=== EXERCISE ===
The answer must repeat each line of the material exactly.
Segment Open
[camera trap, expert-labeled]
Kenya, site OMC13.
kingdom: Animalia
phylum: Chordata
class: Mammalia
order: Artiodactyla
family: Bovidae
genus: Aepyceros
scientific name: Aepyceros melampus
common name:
Segment Closed
=== REPLY TO THE EXERCISE ===
[camera trap, expert-labeled]
Kenya, site OMC13.
kingdom: Animalia
phylum: Chordata
class: Mammalia
order: Artiodactyla
family: Bovidae
genus: Aepyceros
scientific name: Aepyceros melampus
common name:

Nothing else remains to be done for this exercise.